A common retort atheists make on the Atheism Is Dead Instagram page is that “atheism is rising.” Here’s why that’s not true and why atheists feel the need to use it as an argument.
Tell an atheist that there are far, far more theists in the world than atheists and you’ll get some snarky response like “Numbers don’t matter” or statement (misstatement) of some category of fallacy such as “appeal to authority” or, more accurately, an “appeal to popularity”. Despite knowing this category of fallacy, atheists will still peddle the notion that atheism is rising. This notion is no less an appeal to popularity but atheists will conveniently adjust positions to suit a particular argument or debate, a tactic we like to call with a term we’ve coined: arbitrary posturing. Why do atheists have a need to call out a fallacy and then turn around to commit it themselves whenever it is convenient? The answer is simple: To project an image of imminent dominance and obscure the fact that atheists have been the global minority for thousands of years.
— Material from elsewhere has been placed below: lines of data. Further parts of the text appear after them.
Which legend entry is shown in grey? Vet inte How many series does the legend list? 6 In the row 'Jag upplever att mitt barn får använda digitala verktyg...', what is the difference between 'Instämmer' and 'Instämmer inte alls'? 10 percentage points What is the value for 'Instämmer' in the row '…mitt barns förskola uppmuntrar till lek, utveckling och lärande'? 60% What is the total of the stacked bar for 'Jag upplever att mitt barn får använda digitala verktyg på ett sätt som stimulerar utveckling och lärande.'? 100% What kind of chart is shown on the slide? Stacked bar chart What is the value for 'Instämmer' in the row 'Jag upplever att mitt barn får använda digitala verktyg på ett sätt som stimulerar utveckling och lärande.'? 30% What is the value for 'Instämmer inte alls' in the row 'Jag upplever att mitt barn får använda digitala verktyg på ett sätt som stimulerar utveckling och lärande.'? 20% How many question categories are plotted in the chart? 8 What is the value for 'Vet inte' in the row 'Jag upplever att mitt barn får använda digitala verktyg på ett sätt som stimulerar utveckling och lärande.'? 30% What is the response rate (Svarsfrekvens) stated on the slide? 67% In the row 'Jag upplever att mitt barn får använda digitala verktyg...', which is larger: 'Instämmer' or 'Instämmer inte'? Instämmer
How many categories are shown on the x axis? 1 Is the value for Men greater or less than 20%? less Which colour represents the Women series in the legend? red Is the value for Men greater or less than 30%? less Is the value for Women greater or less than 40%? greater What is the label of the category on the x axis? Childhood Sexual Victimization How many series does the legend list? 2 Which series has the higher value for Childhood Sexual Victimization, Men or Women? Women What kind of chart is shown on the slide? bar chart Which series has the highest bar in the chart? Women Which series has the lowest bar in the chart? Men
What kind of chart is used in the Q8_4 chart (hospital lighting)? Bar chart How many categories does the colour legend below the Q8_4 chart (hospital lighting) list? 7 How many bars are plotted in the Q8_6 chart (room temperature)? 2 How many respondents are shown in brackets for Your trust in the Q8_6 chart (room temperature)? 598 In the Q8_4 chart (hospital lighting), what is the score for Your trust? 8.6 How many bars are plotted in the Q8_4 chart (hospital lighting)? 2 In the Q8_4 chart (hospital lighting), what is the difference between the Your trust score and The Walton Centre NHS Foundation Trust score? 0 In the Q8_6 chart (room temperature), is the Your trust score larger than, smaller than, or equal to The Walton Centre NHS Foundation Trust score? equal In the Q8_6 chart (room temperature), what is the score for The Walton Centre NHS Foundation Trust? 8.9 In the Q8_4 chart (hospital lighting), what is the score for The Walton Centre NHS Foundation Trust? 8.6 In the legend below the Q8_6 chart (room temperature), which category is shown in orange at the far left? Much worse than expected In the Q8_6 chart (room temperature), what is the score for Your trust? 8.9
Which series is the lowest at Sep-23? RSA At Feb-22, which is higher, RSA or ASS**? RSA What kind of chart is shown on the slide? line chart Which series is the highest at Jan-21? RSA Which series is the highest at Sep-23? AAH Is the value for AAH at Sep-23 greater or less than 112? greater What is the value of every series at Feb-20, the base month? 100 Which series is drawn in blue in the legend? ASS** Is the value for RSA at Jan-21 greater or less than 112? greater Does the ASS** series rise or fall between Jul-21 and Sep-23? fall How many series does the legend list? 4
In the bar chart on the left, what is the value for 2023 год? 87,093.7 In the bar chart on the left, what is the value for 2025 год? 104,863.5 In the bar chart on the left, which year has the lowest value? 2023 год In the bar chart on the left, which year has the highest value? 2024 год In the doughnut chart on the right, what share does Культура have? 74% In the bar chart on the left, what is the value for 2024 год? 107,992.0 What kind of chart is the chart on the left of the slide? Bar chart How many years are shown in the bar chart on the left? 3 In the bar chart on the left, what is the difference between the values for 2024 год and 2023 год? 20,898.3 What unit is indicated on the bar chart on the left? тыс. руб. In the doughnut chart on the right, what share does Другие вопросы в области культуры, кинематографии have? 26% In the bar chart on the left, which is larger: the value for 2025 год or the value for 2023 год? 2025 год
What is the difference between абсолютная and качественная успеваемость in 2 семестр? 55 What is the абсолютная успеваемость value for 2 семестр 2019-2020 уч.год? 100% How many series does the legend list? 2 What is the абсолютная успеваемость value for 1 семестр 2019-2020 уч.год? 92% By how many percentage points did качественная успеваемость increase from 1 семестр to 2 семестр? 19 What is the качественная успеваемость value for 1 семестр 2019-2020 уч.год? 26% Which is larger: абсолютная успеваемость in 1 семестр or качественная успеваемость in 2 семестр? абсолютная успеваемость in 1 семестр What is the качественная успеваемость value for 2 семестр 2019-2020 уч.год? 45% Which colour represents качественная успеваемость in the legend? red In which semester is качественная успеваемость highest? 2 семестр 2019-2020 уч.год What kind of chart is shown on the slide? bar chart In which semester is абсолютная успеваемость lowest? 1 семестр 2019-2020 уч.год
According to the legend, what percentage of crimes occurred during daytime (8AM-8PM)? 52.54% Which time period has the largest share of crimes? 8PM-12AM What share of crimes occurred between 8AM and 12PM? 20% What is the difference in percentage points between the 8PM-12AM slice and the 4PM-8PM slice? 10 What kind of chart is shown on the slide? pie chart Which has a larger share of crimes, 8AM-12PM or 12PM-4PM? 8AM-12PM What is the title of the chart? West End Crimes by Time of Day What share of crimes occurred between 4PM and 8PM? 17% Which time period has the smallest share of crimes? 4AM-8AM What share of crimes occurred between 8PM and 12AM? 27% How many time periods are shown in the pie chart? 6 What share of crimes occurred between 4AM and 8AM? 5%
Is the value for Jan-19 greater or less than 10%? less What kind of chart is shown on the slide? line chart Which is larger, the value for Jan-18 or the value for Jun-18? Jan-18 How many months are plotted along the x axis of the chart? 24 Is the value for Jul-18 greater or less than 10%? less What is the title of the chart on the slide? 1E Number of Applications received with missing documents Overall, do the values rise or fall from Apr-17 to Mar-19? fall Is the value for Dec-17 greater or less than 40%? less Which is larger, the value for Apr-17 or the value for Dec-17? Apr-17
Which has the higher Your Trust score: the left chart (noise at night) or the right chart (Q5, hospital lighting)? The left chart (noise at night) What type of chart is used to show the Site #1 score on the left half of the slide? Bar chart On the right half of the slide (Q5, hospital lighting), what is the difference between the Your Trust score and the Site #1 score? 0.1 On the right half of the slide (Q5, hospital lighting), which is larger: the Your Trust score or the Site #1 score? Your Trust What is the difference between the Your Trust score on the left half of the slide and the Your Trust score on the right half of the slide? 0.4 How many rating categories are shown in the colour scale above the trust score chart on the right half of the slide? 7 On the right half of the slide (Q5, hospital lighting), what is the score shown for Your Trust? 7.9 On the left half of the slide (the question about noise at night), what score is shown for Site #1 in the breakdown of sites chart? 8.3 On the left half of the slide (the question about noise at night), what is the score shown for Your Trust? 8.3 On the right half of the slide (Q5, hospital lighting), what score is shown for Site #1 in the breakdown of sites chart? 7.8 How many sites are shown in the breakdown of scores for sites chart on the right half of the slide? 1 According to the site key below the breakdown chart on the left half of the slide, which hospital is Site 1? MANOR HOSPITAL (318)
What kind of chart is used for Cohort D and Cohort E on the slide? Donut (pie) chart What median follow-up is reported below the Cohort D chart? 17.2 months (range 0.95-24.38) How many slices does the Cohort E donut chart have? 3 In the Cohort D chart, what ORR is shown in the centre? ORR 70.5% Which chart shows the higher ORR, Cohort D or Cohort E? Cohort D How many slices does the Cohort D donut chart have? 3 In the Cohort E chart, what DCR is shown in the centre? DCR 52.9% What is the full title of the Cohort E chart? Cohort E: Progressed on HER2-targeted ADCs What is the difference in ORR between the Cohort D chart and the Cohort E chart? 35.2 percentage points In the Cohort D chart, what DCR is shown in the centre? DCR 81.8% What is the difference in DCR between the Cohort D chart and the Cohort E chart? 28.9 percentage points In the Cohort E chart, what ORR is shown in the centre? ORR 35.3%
So is atheism rising? Not really. According to Pew, atheism is projected to decline globally. Here’s a graph (click here for source) from Pew that shows the percentage of the unaffiliated declining. Now, mind you, because someone is unaffiliated doesn’t make them an atheist. What that means is that atheists are even a smaller segment of the global population than the unaffiliated.
Pew even goes on to say:
Some social theorists have suggested that as countries develop economically, more of their residents will move away from religious affiliation, as has been seen in Europe. But there is little evidence of such a phenomenon in Muslim-majority countries. Moreover, in Hindu-majority India, religious affiliation is still nearly universal despite rapid economic and social change.
So the future for atheism is grim. Advancement in technology and an increasingly educated population are no guarantees people will move away from religious affiliation, much less become atheists.